Raw data

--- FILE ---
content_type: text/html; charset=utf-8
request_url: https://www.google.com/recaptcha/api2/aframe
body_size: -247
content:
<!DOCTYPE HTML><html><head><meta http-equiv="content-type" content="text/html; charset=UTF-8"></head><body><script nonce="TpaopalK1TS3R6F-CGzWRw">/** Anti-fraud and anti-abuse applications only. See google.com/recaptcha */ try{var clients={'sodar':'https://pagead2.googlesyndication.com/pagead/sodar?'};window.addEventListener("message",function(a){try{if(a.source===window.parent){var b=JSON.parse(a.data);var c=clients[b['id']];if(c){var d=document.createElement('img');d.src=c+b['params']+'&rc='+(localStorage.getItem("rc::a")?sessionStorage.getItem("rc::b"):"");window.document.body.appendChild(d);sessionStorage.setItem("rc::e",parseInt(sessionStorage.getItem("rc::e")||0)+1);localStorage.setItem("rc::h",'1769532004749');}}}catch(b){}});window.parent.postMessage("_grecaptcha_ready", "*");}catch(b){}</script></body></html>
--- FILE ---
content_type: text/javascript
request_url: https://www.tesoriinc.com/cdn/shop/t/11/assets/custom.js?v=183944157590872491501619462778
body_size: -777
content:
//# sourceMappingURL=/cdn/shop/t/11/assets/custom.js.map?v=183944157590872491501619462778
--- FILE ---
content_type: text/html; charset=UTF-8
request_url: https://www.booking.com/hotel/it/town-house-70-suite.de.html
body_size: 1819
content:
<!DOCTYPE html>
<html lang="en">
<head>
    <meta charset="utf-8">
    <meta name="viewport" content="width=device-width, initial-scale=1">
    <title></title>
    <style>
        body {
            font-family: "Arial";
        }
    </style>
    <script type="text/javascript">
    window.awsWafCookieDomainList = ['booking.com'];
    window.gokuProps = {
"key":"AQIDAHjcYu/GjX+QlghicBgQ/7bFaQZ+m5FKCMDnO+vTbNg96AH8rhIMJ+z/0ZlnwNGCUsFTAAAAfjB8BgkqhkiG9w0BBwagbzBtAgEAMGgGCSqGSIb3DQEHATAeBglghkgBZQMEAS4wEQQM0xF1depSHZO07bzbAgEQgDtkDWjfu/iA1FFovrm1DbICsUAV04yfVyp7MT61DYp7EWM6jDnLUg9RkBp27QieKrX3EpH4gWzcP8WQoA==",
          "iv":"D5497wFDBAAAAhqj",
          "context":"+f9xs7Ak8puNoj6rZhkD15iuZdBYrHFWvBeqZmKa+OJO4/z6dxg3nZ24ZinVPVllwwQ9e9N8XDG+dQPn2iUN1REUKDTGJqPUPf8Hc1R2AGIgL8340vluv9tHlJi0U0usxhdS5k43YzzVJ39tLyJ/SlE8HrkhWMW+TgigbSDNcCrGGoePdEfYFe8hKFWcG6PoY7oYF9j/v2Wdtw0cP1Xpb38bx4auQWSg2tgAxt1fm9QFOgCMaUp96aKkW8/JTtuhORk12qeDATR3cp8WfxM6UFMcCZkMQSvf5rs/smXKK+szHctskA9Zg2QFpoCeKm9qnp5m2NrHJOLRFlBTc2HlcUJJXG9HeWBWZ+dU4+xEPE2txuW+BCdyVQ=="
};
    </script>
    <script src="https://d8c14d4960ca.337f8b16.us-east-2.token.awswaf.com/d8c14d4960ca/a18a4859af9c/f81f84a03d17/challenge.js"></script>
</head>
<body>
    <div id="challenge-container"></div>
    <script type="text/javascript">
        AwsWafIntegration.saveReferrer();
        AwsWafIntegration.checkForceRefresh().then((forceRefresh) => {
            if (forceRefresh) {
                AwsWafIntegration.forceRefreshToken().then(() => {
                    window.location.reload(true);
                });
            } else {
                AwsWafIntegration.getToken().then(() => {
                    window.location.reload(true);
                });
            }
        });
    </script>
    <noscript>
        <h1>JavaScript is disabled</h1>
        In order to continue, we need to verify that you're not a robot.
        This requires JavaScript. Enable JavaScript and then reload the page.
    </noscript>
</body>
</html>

Exercise prompt
Pull each line holding "assets" out of the listing.

Solution for this problem
request_url: https://www.tesoriinc.com/cdn/shop/t/11/assets/custom.js?v=183944157590872491501619462778
//# sourceMappingURL=/cdn/shop/t/11/assets/custom.js.map?v=183944157590872491501619462778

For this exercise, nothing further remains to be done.